Content starts
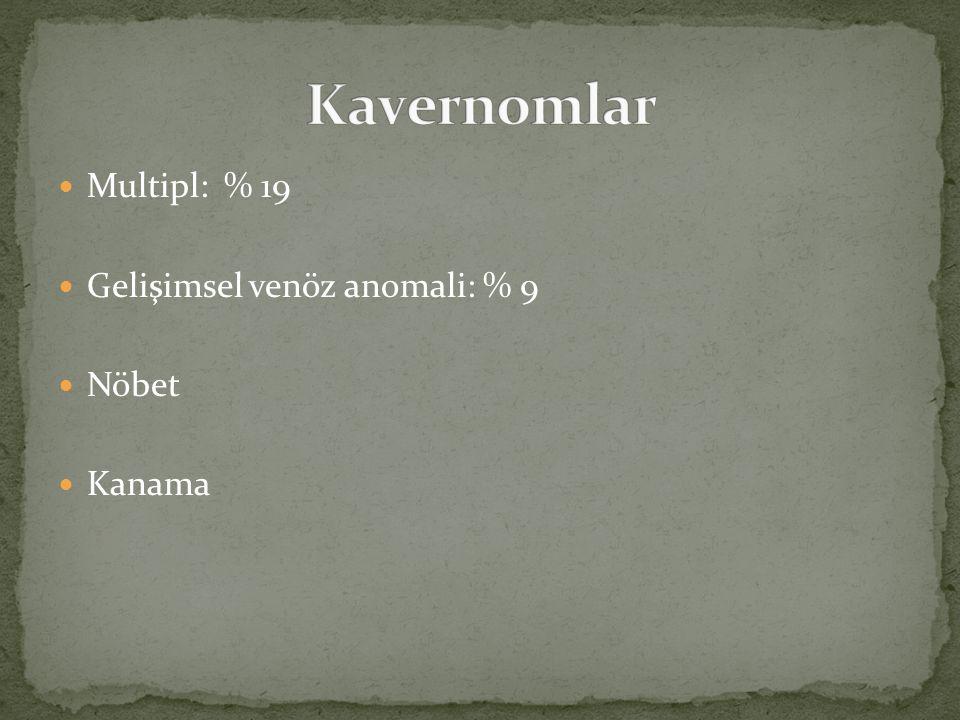 Kavernomlar Multipl: % 19 Gelişimsel venöz anomali: % 9 Nöbet Kanama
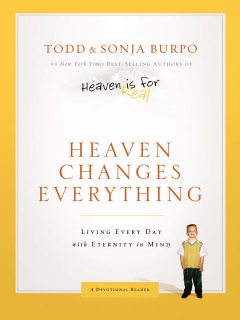 Heaven Changes Everything, Todd Burpo, Sonja Burpo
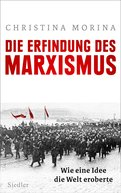 Christina Morina - Die Erfindung des Marxismus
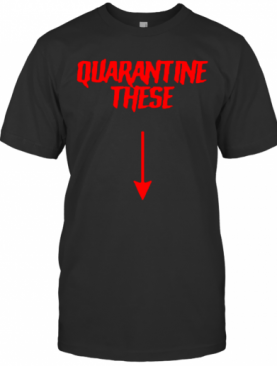 Quarantine These T-Shirt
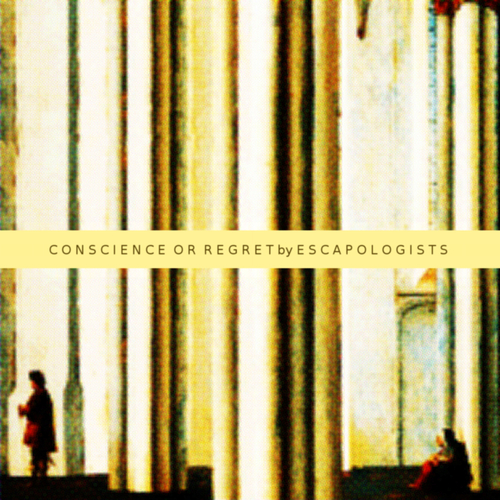 Escapologists - Conscience or Regret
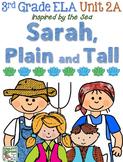 Third Grade Reading, Language, Writing- Unit 2A, Sarah Pla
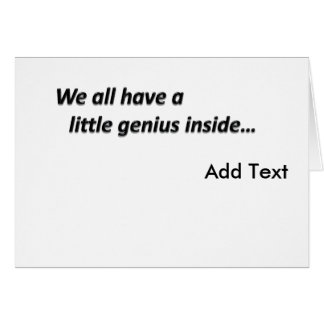 Genius Inside Create Your Own Greeting Card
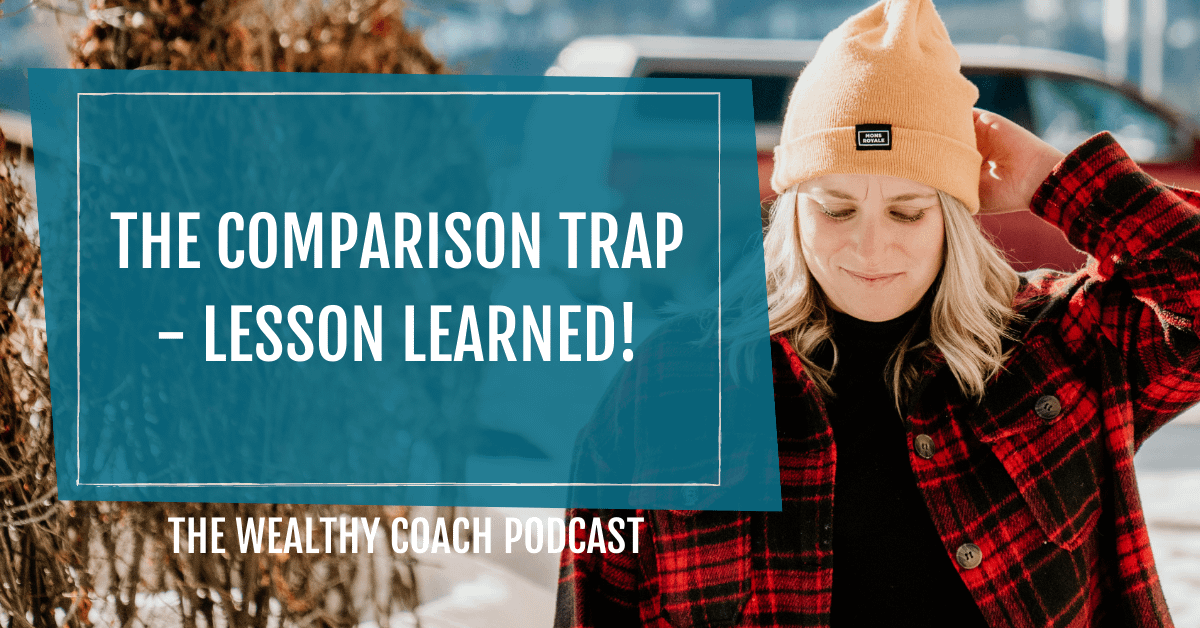 Comparing Yourself to Others in Business - Lesson Learned
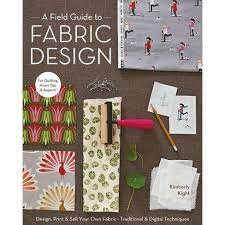 A Field Guide to Fabric Design-by Kimberly Kight- Book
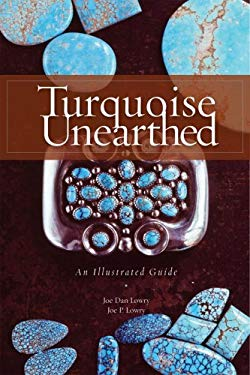 Turquoise Unearthed Turquoise Unearthed: An Illustrated Guide an Illustrated Guide 9781887896337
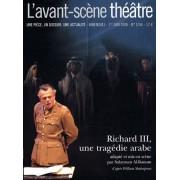 L'avant-Scène Théâtre N° 1244, 1er Juin 20 - Richard Iii, Une Tragédie Arabe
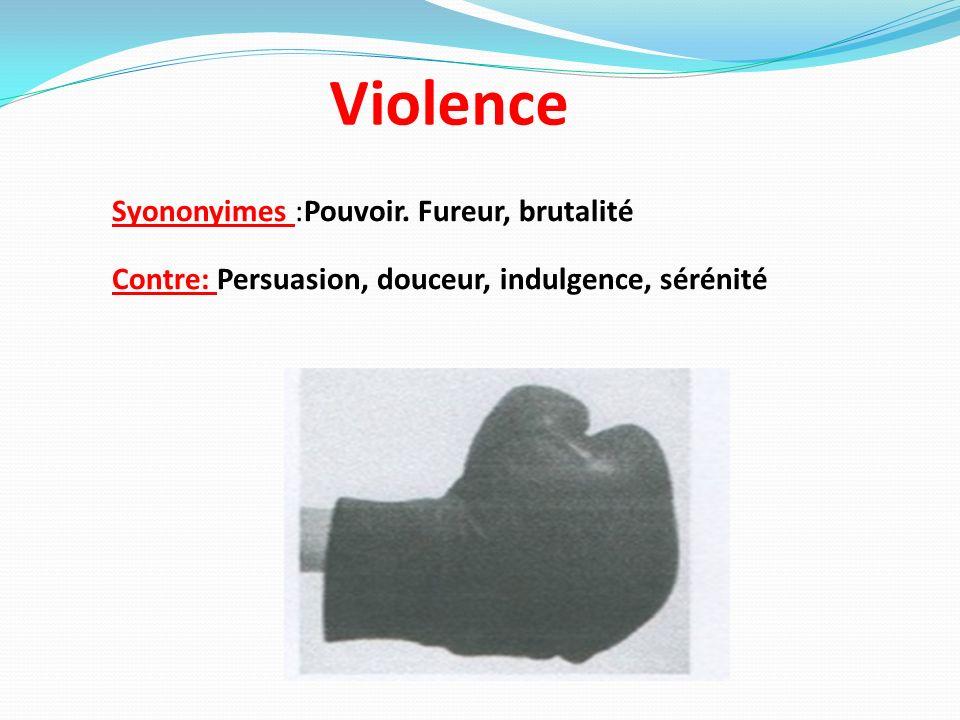 Violence Syononyimes :Pouvoir. Fureur, brutalité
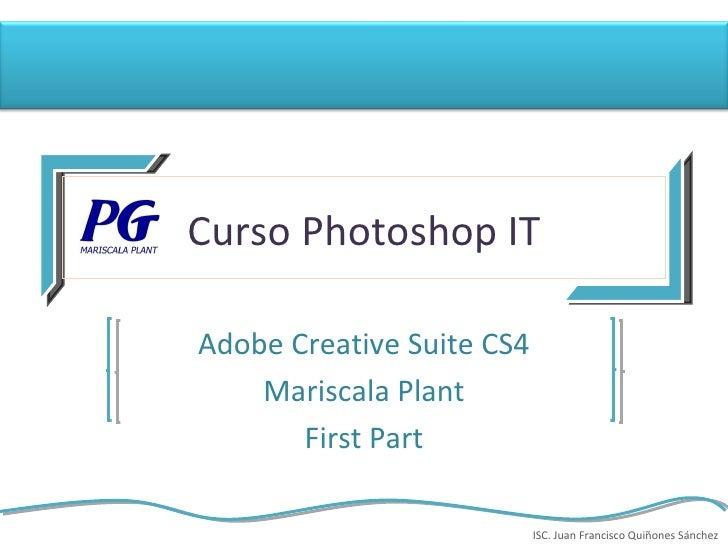Curso Photoshop IT Adobe Creative Suite CS4 Mariscala Plant First Part ISC. Juan Francisco Quiñones Sánchez
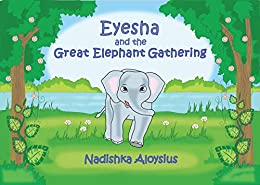 EYESHA AND THE GREAT ELEPHANT GATHERING: Animal Adventure with Fun Facts about Sri Lankan Elephants (Suitable for age 6 - 9) (Stories from Sri Lanka Book 1) by [Aloysius, Nadishka]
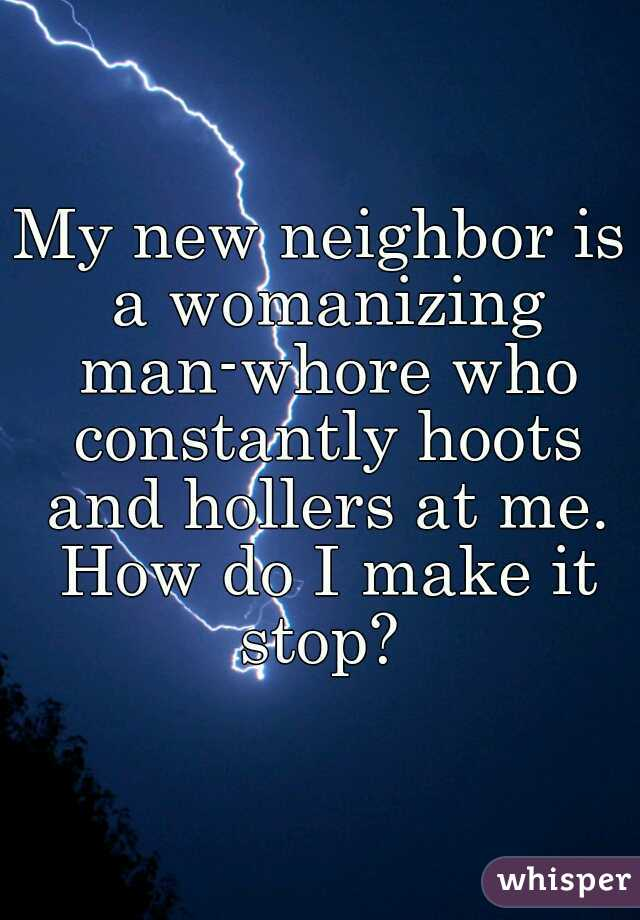 My new neighbor is a womanizing man-whore who constantly hoots and hollers at me. How do I make it stop?
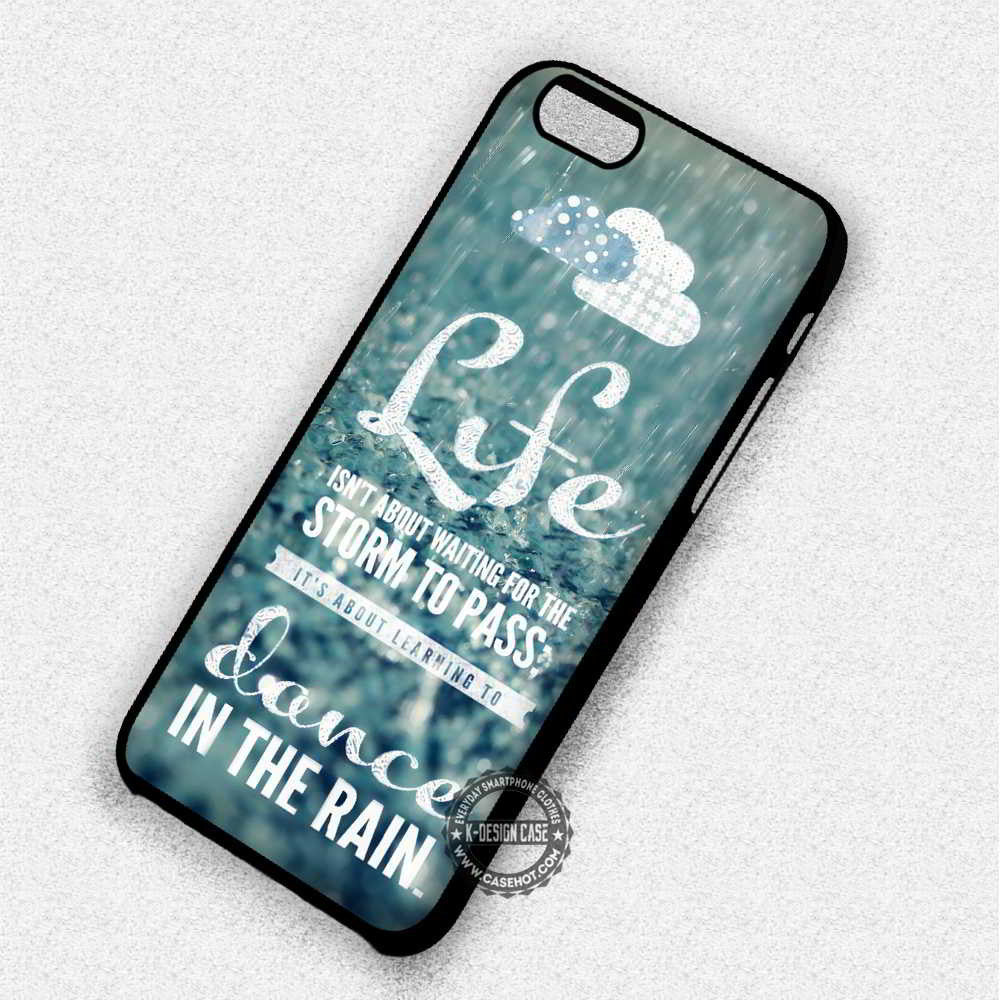 Dance In The Rain Quote Musical Broadway - iPhone 7 6 Plus 5c 5s SE Cases & Covers - Kawung Design  - 1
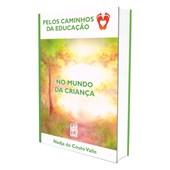 Pelos Caminhos da Educação - Vol. 1 - No Mundo da Criança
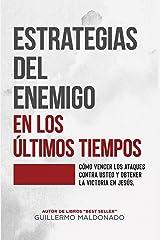 Estrategias del Enemigo en los Últimos Tiempos: Como Vencer los Ataques Contra Usted y Obtener la Victoria en Jesus. (Spanish Edition) Kindle Edition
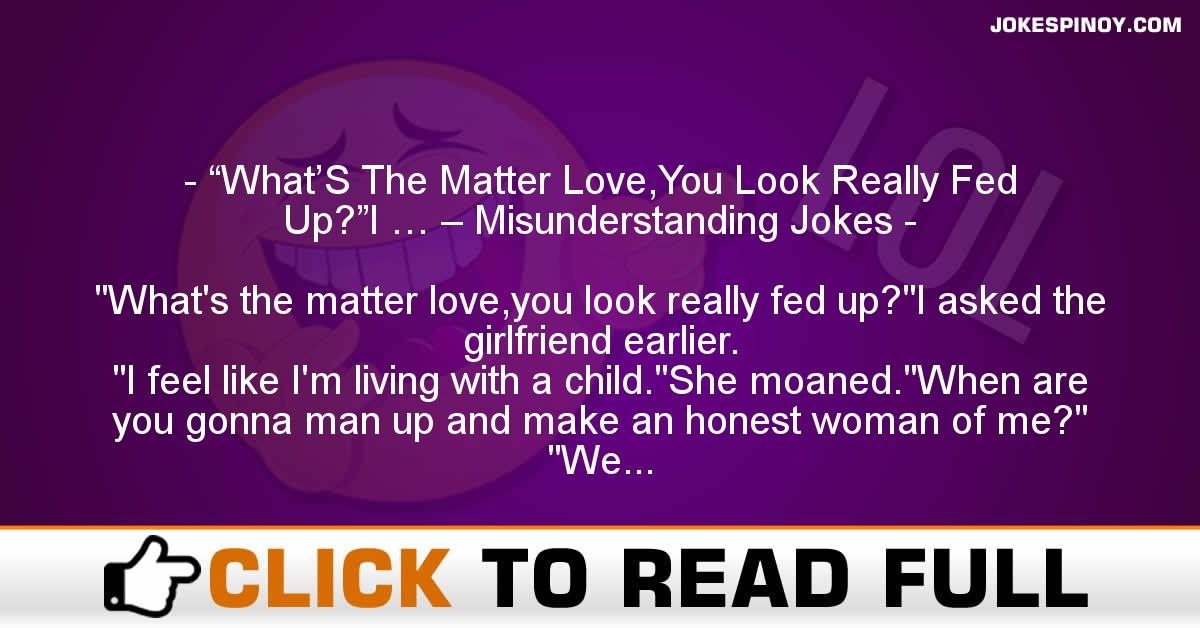 """What'S The Matter Love,You Look Really Fed Up?""I … – Misunderstanding Jokes"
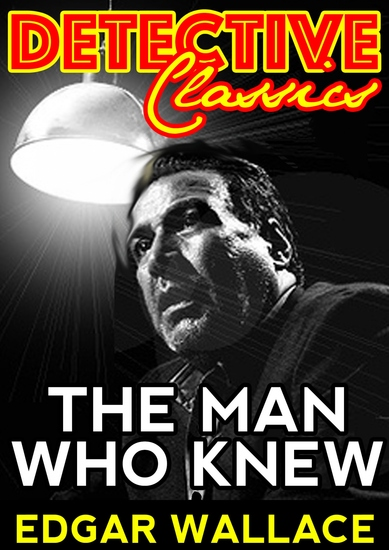 The Man Who Knew - cover
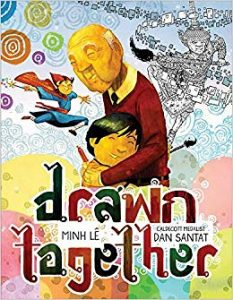 Drawn Together minh le asian pacific american picture book award winner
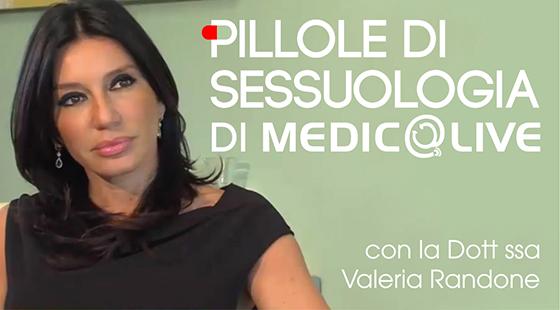 PILLOLE DI SESSUOLOGIA di MEDICALIVE - con la dott.ssa Valeria Randone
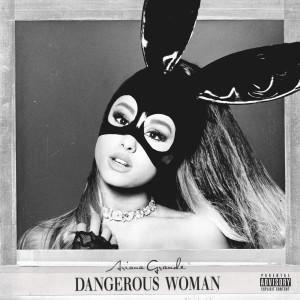 อัลบัม Dangerous Woman (Explicit) ศิลปิน Ariana Grande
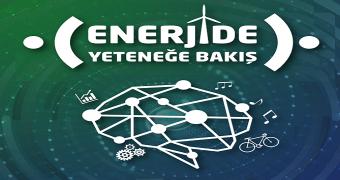 enerjide yeteneğe bakış raporu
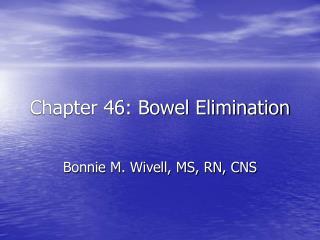 Part 46: Bowel Elimination
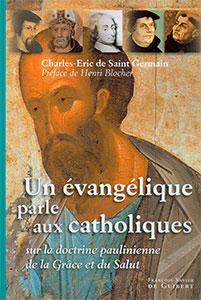 9782755403015, évangélique, catholiques, charles-éric de saint-germain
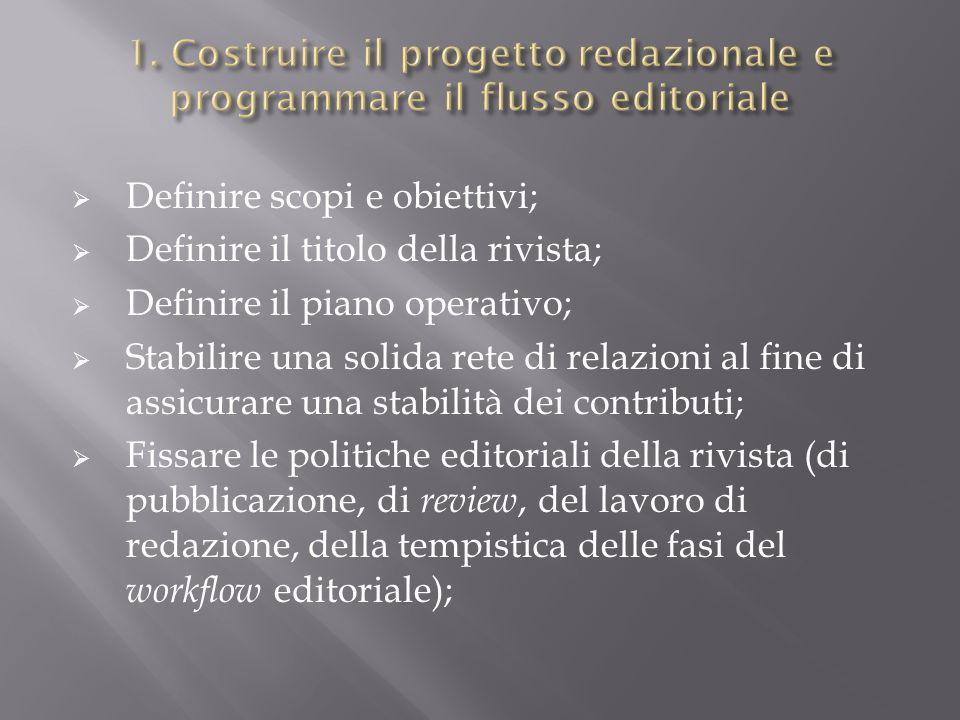 1. Costruire il progetto redazionale e programmare il flusso editoriale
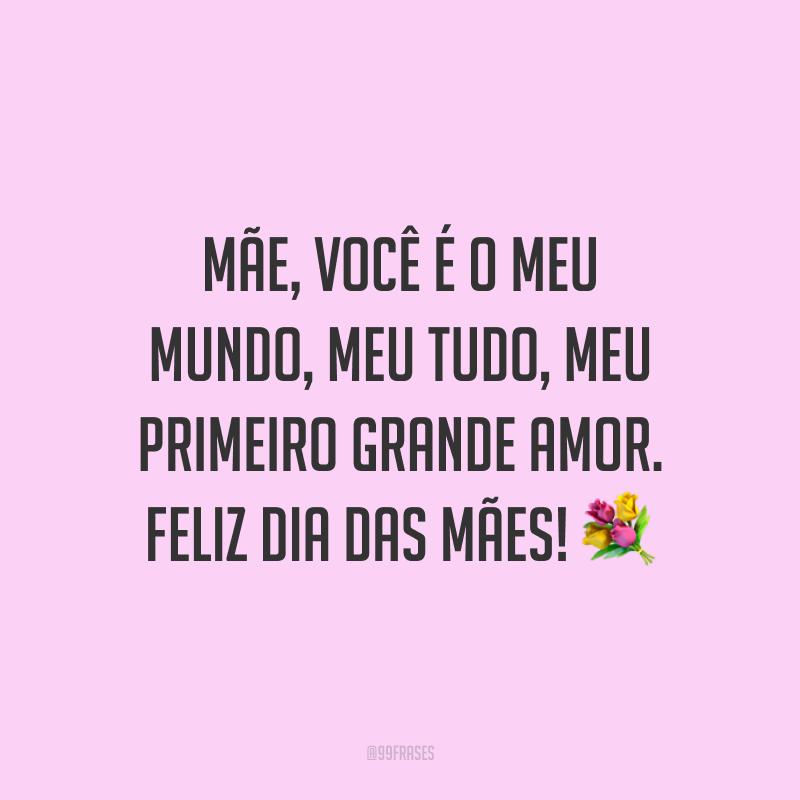 Mãe, você é o meu mundo, meu tudo, meu primeiro grande amor. Feliz Dia das Mães! ?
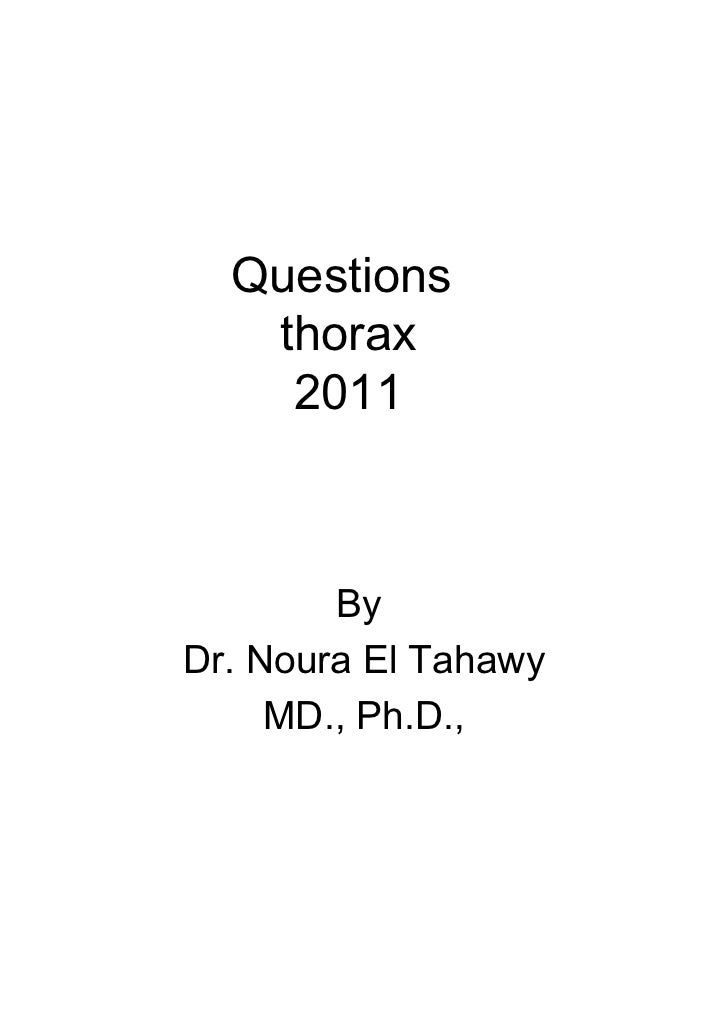 Questions   thorax    2011        ByDr. Noura El Tahawy     MD., Ph.D.,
Content ends
**What to produce:** Take the material above from the line bearing "Dance In The" through the line bearing "PILLOLE DI SESSUOLOGIA" and write it out exactly, both end lines included. Pictures stay out.

**Exercise solution:**
 Dance In The Rain Quote Musical Broadway - iPhone 7 6 Plus 5c 5s SE Cases & Covers - Kawung Design  - 1
 Pelos Caminhos da Educação - Vol. 1 - No Mundo da Criança
 Estrategias del Enemigo en los Últimos Tiempos: Como Vencer los Ataques Contra Usted y Obtener la Victoria en Jesus. (Spanish Edition) Kindle Edition
 """What'S The Matter Love,You Look Really Fed Up?""I … – Misunderstanding Jokes"
 The Man Who Knew - cover
 Drawn Together minh le asian pacific american picture book award winner
 PILLOLE DI SESSUOLOGIA di MEDICALIVE - con la dott.ssa Valeria Randone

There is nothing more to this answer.